Collect
The Collect step in Snappit is designed for extracting structured lists of data across multiple pages. It enables users to crawl paginated content—such as product listings, search results, or directories—by repeatedly collecting data from consistent DOM structures and moving through pages automatically.
📥 Purpose
To gather a list of structured items from one or more pages by identifying repeatable container elements and their subfields.
🧭 Behavior
- Identifies container elements (e.g., product cards, listing items)
- Extracts data from specified sub-targets within each container (e.g., title, price, rating)

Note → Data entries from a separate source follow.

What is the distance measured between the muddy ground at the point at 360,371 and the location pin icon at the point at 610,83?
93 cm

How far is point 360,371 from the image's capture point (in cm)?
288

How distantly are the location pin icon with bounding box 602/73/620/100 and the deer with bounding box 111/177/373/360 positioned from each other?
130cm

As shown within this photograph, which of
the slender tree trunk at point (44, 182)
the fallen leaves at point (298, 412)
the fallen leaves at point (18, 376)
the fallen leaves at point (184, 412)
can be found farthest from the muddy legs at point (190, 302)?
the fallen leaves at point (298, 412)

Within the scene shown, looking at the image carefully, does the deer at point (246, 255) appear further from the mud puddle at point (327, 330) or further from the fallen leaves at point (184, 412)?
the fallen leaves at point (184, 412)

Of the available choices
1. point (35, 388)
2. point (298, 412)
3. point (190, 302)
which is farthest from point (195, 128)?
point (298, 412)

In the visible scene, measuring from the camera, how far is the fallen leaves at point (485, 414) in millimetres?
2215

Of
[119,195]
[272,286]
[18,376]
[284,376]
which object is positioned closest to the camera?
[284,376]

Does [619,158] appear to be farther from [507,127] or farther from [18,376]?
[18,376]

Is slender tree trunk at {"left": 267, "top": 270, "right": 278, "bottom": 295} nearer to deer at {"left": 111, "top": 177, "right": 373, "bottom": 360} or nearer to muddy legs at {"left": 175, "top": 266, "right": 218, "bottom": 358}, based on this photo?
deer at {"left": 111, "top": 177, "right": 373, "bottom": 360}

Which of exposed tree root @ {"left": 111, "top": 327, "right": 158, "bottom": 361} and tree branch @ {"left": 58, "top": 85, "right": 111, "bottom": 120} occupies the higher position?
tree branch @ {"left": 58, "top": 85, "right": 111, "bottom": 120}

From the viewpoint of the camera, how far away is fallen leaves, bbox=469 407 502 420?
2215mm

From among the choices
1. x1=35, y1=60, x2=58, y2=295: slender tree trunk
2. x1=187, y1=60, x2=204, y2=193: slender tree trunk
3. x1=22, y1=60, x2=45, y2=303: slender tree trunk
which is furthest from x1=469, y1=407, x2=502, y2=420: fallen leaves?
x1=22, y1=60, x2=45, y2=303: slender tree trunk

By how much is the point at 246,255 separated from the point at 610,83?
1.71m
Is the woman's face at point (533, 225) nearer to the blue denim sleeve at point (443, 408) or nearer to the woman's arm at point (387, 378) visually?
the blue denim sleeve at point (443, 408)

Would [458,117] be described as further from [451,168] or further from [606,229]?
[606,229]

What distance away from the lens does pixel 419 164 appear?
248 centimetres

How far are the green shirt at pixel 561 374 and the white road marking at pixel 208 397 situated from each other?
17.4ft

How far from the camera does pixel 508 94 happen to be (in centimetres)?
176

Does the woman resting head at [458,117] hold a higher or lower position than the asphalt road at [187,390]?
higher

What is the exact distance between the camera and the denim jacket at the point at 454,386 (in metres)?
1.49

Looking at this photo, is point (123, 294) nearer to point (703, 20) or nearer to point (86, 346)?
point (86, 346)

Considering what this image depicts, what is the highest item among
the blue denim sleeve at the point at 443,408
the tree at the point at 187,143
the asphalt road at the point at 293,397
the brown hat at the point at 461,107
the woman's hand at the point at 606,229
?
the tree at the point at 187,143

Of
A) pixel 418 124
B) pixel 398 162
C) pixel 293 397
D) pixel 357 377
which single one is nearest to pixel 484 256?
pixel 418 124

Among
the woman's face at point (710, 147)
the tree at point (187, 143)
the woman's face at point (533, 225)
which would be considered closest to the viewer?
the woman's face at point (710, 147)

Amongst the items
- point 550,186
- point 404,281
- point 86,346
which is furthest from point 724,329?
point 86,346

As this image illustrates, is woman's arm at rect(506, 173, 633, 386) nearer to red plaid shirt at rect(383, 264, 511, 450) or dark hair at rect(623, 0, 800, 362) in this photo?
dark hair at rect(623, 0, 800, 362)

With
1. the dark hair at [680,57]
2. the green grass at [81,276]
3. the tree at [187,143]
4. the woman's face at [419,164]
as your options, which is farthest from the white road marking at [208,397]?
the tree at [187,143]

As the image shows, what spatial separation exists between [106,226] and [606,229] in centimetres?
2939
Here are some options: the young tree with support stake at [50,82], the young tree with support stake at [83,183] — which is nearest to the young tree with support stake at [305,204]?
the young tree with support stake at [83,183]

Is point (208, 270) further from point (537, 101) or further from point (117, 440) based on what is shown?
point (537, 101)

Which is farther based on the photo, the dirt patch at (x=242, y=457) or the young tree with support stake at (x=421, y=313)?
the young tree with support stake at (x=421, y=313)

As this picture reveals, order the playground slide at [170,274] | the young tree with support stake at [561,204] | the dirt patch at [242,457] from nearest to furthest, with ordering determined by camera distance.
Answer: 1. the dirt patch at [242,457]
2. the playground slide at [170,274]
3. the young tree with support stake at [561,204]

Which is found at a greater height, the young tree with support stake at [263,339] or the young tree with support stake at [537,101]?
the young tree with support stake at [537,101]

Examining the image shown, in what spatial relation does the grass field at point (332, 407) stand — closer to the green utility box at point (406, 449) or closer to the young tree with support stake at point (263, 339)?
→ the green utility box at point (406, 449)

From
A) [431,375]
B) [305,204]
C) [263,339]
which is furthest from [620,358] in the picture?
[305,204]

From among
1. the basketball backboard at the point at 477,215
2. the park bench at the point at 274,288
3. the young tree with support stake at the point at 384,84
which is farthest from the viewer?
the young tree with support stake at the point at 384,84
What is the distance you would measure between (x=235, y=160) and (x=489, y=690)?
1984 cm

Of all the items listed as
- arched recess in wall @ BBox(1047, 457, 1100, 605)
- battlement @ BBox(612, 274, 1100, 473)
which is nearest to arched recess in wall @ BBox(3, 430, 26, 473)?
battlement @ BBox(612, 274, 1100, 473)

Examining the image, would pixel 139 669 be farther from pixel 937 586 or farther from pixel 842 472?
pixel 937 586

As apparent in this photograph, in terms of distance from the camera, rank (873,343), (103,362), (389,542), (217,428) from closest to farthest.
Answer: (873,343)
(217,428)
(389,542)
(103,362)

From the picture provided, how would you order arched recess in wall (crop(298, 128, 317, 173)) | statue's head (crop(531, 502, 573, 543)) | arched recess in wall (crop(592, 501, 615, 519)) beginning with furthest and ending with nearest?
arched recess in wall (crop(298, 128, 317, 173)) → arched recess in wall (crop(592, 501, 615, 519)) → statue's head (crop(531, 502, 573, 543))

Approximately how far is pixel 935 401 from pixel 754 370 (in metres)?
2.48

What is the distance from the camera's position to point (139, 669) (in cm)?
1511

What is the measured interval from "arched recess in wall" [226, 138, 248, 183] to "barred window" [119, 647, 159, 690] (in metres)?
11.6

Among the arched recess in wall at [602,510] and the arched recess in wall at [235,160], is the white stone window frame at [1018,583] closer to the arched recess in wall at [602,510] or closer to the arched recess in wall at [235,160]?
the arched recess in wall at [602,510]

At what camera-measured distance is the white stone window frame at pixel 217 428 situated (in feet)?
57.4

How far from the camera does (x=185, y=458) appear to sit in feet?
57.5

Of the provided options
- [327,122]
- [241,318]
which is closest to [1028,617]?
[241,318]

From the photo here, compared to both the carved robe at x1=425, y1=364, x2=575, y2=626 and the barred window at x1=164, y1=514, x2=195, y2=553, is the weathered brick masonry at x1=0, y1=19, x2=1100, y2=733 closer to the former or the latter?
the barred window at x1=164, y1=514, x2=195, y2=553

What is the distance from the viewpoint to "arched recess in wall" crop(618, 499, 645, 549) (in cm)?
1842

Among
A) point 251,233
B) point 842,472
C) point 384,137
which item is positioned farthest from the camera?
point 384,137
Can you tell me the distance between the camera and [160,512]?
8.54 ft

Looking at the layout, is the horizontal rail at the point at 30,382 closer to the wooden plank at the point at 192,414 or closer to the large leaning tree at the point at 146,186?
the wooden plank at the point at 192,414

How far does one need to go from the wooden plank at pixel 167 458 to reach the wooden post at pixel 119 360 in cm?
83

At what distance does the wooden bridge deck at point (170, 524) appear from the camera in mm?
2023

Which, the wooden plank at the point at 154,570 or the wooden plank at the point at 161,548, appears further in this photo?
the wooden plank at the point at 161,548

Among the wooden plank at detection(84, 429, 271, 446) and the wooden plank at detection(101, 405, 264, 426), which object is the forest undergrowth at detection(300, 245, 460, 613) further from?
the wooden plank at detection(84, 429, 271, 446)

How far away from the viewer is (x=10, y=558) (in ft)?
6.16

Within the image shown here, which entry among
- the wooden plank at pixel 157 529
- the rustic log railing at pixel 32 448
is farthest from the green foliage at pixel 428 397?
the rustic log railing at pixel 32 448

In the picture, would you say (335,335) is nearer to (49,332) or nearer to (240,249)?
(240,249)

- Navigates to the next page after collecting current page’s data
- Repeats this process until max pages are reached or no more pages exist
- Outputs a list of collected items
⚙️ Configuration
Field | Description |
---|---|
container | A DOM element that wraps each item (e.g., product card) |
targets | List of sub-elements within the container to collect (e.g., price, name) |
nextPageButton | The clickable target that navigates to the next page |
maxPages | (Optional) Maximum number of pages to crawl (defaults to 5 ) |
✅ Use Cases
- Collecting product listings from e-commerce sites
- Scraping job postings from paginated directories
- Gathering reviews or comments from forums
- Crawling blog archives
The Collect step streamlines complex data-gathering tasks by turning repetitive navigation and extraction into a single powerful action that outputs a structured List of items.